Hihi...you're welcome:grin:

Try doing the troubleshooting on the previous link I posted, include update the iTunes to the newer version. If it still doesn't work, you may need to delete the upper filter and lower filter in the registry. Just make sure you do the backup of your registry by importing it before delete the upper/lower filter, ok :grin:






Hope it helps :wave:


----------



## skip.ohs (Jan 6, 2008)

Thanks bhahar84, deleting the upper and lower filters brought back my CD/DVD. I'm listening to music now, but it seems that the music slows down on occasion, is that caused by deleting the filters?


----------



## bhahar84 (Jan 7, 2008)

Hi skip.ohs!!

It works now? That good to hear :grin:

About the low sound, it is not caused by the filter deletion. Maybe its because the volume settings in your computer or on your cd/dvd drive itself. 
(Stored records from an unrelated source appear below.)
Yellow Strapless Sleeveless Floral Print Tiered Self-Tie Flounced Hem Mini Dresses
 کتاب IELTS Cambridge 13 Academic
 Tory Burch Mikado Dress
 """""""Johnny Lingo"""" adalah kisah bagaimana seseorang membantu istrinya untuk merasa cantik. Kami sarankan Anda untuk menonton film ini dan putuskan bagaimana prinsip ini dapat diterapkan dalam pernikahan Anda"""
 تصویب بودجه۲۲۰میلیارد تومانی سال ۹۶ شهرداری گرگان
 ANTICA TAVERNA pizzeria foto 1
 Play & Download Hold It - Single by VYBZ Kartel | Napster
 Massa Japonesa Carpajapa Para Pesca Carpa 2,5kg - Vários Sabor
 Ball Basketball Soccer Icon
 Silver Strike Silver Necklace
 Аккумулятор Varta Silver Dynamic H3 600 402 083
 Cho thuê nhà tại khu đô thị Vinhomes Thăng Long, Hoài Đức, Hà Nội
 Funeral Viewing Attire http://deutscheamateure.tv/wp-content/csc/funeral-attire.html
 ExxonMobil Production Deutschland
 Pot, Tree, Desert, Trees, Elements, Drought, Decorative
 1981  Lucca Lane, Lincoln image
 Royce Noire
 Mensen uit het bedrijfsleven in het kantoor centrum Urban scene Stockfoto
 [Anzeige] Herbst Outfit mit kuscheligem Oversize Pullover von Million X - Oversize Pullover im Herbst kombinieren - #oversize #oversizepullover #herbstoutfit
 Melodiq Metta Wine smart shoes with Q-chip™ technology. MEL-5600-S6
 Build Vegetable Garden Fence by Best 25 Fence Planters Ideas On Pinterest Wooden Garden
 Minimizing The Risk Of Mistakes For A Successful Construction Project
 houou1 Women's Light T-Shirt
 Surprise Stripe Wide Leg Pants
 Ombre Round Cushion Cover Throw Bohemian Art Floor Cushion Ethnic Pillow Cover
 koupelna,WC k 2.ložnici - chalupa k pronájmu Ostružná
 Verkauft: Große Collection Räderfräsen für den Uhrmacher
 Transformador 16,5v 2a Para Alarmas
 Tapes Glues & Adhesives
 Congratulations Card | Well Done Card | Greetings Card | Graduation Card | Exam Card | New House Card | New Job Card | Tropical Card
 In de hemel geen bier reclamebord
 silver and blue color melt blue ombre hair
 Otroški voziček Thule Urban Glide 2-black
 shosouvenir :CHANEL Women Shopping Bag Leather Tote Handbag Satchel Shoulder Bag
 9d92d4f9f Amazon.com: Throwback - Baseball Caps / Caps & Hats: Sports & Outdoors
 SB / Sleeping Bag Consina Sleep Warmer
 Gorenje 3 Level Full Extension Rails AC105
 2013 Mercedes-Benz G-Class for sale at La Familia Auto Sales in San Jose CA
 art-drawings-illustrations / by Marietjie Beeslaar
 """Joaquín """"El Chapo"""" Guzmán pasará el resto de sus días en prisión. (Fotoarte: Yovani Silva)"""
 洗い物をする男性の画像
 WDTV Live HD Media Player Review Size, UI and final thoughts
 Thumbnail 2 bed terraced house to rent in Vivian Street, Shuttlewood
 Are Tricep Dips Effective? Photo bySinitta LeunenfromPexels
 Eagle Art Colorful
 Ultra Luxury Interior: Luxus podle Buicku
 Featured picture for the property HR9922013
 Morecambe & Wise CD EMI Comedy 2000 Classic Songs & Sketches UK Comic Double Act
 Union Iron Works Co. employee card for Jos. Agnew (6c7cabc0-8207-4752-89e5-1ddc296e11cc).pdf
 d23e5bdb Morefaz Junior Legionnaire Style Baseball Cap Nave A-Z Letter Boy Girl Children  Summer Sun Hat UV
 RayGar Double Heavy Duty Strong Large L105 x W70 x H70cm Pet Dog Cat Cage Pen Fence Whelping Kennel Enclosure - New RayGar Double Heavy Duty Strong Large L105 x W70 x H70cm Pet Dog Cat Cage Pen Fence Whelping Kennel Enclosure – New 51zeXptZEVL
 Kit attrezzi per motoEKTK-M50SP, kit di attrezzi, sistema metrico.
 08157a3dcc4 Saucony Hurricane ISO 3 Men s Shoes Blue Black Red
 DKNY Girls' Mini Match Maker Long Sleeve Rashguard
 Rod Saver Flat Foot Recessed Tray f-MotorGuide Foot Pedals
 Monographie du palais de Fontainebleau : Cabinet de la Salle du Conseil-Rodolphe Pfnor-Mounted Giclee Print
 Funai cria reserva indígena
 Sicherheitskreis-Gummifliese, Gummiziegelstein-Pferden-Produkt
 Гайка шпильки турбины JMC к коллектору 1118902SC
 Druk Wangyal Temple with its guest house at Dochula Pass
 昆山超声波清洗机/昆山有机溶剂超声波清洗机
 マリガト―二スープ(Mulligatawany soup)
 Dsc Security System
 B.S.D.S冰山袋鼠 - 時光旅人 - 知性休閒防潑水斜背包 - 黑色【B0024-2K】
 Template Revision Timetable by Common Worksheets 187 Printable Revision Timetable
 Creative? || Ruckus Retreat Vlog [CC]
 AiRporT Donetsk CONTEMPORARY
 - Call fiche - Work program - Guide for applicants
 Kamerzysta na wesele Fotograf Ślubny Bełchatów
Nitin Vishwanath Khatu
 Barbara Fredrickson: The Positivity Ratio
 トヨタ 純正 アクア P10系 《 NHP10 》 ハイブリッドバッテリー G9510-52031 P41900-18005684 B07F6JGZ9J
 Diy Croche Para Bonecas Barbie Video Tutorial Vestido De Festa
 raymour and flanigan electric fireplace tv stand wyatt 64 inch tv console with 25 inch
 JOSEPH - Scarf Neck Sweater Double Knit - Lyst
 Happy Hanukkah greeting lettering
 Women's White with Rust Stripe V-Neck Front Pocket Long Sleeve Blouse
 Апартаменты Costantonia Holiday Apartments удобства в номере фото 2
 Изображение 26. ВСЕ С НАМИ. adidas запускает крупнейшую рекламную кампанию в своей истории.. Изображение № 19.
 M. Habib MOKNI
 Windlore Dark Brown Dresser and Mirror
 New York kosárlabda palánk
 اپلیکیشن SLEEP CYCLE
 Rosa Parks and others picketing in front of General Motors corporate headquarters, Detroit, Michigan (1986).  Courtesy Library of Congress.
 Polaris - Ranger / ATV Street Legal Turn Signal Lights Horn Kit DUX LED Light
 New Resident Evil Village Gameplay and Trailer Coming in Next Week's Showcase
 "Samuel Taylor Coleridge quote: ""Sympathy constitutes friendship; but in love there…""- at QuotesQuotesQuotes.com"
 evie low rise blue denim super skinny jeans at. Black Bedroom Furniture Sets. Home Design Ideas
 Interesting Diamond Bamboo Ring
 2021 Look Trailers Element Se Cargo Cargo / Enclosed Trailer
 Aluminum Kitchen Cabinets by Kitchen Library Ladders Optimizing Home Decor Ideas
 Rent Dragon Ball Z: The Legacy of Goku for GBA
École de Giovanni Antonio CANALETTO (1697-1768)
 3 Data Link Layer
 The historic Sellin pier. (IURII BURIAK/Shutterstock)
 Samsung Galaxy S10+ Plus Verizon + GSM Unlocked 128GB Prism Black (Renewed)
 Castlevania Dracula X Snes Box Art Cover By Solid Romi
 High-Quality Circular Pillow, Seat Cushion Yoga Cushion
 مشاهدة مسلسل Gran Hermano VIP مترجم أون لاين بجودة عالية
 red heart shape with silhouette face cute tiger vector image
For the volume in computer, try to increase it to the max. While for the cd/dvd drive volume settings, open up the *Computer* (_click Start and click Computer_). Now, right click on your cd/dvd drives and choose *Properties*. Click on the *Hardware* tab, after that choose your cd/dvd drive from the list there. After that, click the *Properties* button. You should get your cd/dvd properties screen (different from the previous Properties windows). You would be on General tab, try click on *Properties* tab and change the volume level to max and voila, you're set :grin:






Hope this helps :wave:


----------



## AngusMac (Nov 21, 2009)

I have the same problem. Here is the message that I get. 

This device cannot start. (Code 10)

Click 'Check for solutions' to send data about this device to Microsoft and to see if there is a solution available.

I get the same message that my drivers are current. Is this the same fix for what I have? I'm a little leery of changing my registry. Thanks for any help.


----------